When Jerry King moved from Mansfield, Ohio (133 miles) to teach music at Olney in the fall of 2010, he quickly saw how this place became a new kind of home to its students and faculty from all over the world, and in that home everyone was building a family. Then he read about the upcoming Pumpkin Festival, a September tradition in Barnesville for almost 50 years. He recognized “that for Barnesville, the Pumpkin Festival is a homecoming” for people all around the Ohio Valley. Jerry wanted Olney’s idea of family to extend to the town. And he wanted to do that with a float in the Pumpkin Parade.

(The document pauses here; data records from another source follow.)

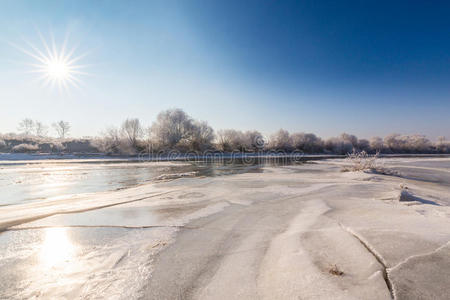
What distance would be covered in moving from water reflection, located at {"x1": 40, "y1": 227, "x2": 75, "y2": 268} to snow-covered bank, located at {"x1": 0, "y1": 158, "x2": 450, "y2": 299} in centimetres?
3

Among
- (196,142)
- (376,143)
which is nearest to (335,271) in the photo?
(196,142)

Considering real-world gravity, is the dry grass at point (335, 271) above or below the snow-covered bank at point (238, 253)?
above

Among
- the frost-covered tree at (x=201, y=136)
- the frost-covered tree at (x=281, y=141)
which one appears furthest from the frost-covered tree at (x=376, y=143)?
the frost-covered tree at (x=201, y=136)

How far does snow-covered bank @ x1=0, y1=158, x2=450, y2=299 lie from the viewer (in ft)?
6.22

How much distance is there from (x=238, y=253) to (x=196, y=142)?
154 ft

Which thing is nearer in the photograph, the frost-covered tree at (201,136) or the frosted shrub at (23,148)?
the frosted shrub at (23,148)

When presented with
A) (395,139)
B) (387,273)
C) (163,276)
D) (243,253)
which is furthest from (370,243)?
(395,139)

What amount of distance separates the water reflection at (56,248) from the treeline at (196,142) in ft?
133

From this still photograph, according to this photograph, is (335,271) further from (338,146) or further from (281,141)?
(338,146)

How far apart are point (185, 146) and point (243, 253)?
46.4 m

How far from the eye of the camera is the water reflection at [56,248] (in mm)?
2623

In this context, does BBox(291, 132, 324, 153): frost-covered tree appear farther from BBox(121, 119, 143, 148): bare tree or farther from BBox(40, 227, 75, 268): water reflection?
BBox(40, 227, 75, 268): water reflection

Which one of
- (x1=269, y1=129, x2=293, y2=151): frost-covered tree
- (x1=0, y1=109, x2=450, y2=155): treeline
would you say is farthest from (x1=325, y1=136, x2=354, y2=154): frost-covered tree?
(x1=269, y1=129, x2=293, y2=151): frost-covered tree

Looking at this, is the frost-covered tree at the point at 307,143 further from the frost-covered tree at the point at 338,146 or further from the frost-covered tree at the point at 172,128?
the frost-covered tree at the point at 172,128
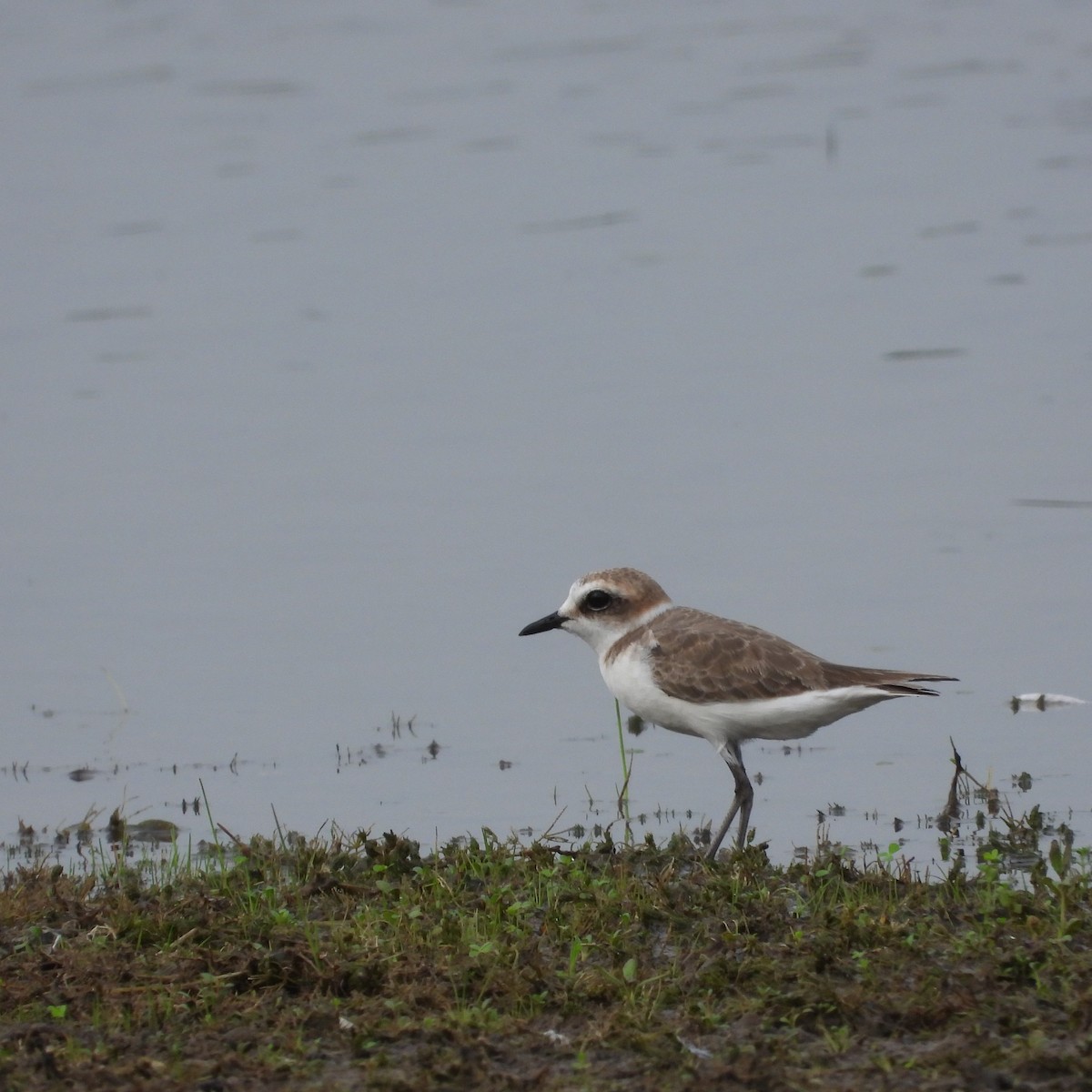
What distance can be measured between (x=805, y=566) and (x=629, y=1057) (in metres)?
7.49

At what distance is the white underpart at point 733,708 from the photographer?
9.21m

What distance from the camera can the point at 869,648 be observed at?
12586 millimetres

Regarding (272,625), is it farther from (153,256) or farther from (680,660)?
(153,256)

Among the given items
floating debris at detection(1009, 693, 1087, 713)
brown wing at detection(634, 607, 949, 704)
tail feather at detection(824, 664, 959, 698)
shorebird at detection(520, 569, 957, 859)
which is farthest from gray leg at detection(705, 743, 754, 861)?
floating debris at detection(1009, 693, 1087, 713)

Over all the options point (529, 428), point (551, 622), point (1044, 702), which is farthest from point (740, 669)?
point (529, 428)

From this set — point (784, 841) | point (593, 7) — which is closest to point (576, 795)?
point (784, 841)

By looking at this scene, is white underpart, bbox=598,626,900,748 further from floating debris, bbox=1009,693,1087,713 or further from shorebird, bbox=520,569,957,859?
floating debris, bbox=1009,693,1087,713

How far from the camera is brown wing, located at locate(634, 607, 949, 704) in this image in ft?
30.4

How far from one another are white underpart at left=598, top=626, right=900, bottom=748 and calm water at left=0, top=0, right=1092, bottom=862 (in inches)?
26.2

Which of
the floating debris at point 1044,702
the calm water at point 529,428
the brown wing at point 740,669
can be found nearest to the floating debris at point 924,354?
the calm water at point 529,428

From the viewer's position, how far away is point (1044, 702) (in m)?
11.8

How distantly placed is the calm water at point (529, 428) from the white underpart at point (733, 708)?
0.67 meters

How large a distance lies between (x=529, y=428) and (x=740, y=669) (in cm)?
696

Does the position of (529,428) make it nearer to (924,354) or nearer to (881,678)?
(924,354)
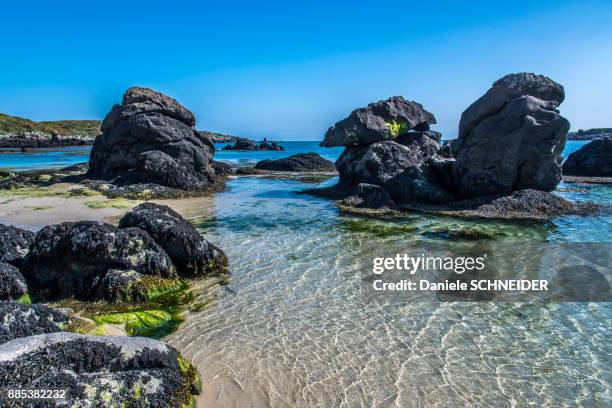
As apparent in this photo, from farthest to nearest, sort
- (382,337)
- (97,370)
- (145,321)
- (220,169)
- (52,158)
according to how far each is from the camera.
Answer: (52,158) → (220,169) → (145,321) → (382,337) → (97,370)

The float project quickly caught on. Students and faculty, led by King, got up early Saturday mornings to work in the gravel lot outside the Henderson building. They tore up old drapes, molded cardboard, painted and painted and painted, until they had mounted a four-foot, paper-mâché pumpkin on one of the school’s hay wagons. In subtle oranges and yellows and browns, the pumpkin’s “skin” revealed the continents of globe, and giant blossoms, leaves, and vines. Students had used art class to paint the flags of countries from which current Olney students hale and lined the edge of the wagon with those bright, waving banners. In the library working on a project about the Harlem Renaissance, Kita Frick-Shipley ‘14 (Richmond, Indiana – 212 miles) and Inea Lehner ‘14 (Blue Mounds, Wisconsin – 636 miles) say they enjoyed those early mornings working with Jerry and the other students. “It was the beginning of the year,” says Frick-Shipley. “You got to paint and talk with everyone else and really get to know them.” Lehner agrees. “It was cool to see all those flags, where everyone is from. On the actual float, the flags were representing us surrounding the world, and we were all brought together in this place and a new home.”
When the work was finished, the Olney Friends School float trundled down the street behind the school’s Ford tractor proclaiming, “The world is our hometown.” Walking beside the float, Olney students and faculty waved to the children along the street, taking a step toward feeling at home, connected to this small place in Ohio.
Dan Chen ’11 from Wuhu, China (7,366 miles) says Olney gives her the experience of having a new kind of family. Chen doesn’t have siblings, but at Olney she feels like she does. “People from all over the world live here like brothers and sisters. I love it.” Martina Karugarama ‘11 from Kigali, Rwanda (7,748 miles), agrees. “Everyone, the students, feels like your siblings,” she says, and then she goes on, “And then when we sit at lunch, with students and adults at the same table, and your math teacher corrects your manners, it’s just like your mom.” For Karugarama that feeling of being reminded of one place by the familiarity of another goes both ways. In her home in Kigali, she is sometimes reminded of trips to Riesbeck’s, the local grocery Olney students visit to purchase everything from shampoo to produce. “You know how we walk to town here at Olney, how we never use cars, and carry things in our hands? In Kigali, at home, when we walk to the store, I say to my friends, ‘Oh, This is just like Olney!’”
Perched on sofas in the student lounge, Joey Dockery ‘13 from Charlotte, North Carolina (329 miles) and Vilius Kalinauskas ‘11 (Detroit, Michigan – 188 miles ) discuss Olney’s place in their lives. Dockery thinks the feeling of being at home is tied to loving the friends she has made here. “We’re all a family. I feel like I can go to Patrick or Martina and talk about my problems,” she says. After a moment, she continues. “I feel safe here, like I can let my guard down. It feels like home.” Kalinauskas agrees, but he also hopes that feeling of home, of feeling comfortable and safe with his neighbors, is one that people in Barnesville share. “Even though we’re different, have different ways of looking at life, we’re still people. We have a desire to be safe to be ourselves around each other.”
At Olney, people come together to share how they have lived and how they might make choices about how to participate in the world. As Dan Chen puts it, “Everything at Olney combines together.” That’s just how we work.